= Paul Ethuin =

French conductor (1924–2011)

Paul Ethuin (Bruay-sur-l'Escaut, 24 September 1924 – Reims, 1 November 2011) was a French conductor who was particularly associated with building up the opera company in Rouen and who conducted an important Ring Cycle in France in the 1960s.

==Life and career==
Ethuin studied the flute at the Paris Conservatoire after which he was employed at the Reims Conservatoire until 1951. In that city he began his conducting career before moving to the Toulouse Capitole from 1955 to 1961. After brief periods in Dijon and Avignon, he was music director at the Théâtre des Arts in Rouen from 1966 to 1989. Under his leadership, he improved the orchestra, and encouraged many young French singers.

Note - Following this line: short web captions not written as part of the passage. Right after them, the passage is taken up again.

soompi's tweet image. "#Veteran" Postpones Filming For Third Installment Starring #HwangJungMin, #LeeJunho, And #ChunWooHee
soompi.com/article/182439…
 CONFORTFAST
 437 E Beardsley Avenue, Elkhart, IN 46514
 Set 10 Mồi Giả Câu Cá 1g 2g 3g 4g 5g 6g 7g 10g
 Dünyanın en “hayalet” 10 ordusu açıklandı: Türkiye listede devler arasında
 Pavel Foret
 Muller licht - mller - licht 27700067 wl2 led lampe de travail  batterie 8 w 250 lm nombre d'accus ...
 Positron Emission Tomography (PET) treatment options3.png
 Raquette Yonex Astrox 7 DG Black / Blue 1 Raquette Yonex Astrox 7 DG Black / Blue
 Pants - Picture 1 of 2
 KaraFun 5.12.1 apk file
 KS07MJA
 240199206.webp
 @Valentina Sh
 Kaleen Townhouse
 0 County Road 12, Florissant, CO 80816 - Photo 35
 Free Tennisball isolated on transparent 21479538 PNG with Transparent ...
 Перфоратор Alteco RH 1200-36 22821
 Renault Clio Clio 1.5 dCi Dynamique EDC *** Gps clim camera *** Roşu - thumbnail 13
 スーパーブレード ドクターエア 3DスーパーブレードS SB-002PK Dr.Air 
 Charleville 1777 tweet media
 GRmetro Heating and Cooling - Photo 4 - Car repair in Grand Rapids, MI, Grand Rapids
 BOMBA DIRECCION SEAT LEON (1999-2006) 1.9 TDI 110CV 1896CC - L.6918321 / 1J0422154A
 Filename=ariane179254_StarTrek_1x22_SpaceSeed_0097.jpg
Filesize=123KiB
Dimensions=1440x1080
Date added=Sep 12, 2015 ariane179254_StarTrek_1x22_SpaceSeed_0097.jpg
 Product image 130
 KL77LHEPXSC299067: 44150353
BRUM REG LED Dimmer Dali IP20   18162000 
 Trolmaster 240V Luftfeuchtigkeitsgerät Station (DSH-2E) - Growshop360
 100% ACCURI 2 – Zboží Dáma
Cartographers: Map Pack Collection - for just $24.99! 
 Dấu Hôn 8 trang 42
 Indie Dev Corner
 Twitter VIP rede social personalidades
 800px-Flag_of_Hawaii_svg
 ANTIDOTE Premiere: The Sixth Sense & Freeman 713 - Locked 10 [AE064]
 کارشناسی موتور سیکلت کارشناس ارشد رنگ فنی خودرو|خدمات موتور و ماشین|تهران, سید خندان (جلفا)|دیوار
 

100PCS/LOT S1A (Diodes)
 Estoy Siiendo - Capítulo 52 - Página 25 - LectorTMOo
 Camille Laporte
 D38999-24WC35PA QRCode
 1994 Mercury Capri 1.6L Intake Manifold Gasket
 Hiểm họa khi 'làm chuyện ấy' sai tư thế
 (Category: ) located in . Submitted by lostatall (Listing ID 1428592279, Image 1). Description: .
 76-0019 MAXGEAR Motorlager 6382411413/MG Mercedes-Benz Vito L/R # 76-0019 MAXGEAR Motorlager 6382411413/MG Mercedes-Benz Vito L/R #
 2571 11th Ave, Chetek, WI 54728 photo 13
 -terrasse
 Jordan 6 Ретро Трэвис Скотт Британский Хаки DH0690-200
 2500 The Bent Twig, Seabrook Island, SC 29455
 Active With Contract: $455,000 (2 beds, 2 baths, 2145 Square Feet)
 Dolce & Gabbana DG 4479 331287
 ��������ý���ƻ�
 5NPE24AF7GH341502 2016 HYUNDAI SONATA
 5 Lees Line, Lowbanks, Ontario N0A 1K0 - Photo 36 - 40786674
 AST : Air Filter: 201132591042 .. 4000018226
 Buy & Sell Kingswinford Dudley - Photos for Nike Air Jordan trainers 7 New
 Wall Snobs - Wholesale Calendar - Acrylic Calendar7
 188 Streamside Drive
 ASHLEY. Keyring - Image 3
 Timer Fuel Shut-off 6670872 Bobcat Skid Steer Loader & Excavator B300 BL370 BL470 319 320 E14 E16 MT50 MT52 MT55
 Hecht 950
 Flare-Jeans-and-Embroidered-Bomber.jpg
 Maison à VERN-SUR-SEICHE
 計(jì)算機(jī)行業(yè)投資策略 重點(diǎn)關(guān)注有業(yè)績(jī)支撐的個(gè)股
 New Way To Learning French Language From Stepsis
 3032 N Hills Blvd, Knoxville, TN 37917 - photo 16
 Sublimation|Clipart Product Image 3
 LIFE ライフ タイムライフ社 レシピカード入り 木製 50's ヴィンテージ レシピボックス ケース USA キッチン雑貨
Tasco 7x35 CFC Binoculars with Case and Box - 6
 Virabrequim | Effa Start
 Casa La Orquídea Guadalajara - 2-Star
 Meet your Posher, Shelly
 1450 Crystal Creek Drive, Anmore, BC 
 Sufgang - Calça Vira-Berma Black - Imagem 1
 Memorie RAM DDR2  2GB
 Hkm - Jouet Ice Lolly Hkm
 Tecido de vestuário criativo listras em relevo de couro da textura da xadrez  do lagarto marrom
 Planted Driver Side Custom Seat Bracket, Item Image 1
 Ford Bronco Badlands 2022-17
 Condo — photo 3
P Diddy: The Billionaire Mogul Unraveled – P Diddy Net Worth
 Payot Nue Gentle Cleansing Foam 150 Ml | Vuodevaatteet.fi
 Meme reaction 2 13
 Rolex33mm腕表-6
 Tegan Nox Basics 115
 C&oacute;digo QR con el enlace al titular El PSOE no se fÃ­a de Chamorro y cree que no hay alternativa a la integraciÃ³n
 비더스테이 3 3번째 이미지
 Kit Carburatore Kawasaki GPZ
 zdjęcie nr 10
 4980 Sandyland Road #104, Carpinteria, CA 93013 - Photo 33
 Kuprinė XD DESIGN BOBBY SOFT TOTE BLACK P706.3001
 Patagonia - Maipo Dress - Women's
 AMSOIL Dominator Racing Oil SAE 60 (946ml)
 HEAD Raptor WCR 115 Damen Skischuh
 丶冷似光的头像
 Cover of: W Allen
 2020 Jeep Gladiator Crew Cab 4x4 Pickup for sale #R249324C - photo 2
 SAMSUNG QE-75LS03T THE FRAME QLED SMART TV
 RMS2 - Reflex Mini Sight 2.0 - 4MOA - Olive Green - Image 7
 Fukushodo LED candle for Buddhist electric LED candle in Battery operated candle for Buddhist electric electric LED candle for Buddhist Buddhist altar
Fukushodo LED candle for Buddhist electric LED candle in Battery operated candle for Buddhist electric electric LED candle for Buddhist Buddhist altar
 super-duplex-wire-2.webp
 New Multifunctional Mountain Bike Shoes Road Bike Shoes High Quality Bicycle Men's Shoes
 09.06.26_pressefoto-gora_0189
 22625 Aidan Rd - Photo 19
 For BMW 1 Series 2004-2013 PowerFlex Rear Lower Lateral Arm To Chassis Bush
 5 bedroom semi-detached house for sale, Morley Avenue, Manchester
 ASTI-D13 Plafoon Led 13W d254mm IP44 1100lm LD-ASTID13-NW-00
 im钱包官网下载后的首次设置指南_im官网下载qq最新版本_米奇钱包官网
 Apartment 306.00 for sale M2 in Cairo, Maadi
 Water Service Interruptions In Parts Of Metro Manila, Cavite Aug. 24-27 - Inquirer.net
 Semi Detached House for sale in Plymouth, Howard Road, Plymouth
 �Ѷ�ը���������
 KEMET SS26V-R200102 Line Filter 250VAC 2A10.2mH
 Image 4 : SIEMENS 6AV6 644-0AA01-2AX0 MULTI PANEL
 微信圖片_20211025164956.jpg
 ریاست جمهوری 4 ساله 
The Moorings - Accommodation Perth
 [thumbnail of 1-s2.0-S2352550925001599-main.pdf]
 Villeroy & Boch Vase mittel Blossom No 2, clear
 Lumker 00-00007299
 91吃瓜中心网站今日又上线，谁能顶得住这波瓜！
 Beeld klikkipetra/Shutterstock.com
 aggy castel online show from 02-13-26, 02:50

Although considered a strict and rigorous conductor, his support for young singers was well-acknowledged. At Rouen his repertoire extended across the French works through Italian favourites and Wagner, and including operetta. From 1984 to 1989 he was overall Director of the Théâtre des Arts.

He was also engaged at the Opéra de Paris and at the Opéra-Comique. Outside France Ethuin conducted in San Francisco, Los Angeles, Tokyo, Dublin and some Italian centres. As part of the 25th anniversary celebration at the Opéra Royal de Wallonie in Liege, in May 1992 Ethuin conducted La Damnation de Faust where he "laid bare all the nerve-ends of the incandescent music".

In 1969 Ethuin conducted a cycle of Der Ring des Nibelungen in Rouen with an international cast including Ludmila Dvořáková, Helga Dernesch, Richard Holm, Gustav Neidlinger and Kurt Moll.

He conducted rare modern revivals at the Théâtre des Arts in Rouen of L'Aiglon by Honegger in 1977, and of Messager's La Basoche in 1979.

In the southern French festivals, he conducted at the Théâtre antique d'Orange in Orange in 1964 and in 1981 conducted a much-praised Turandot in Avignon with Montserrat Caballé in the title role.

In 2007 Video Arts International issued a DVD of a 1973 performance of Faust with the NHK Symphony Orchestra conducted by Ethuin, with Alfredo Kraus, Renata Scotto and Nicolai Ghiaurov in the principal roles.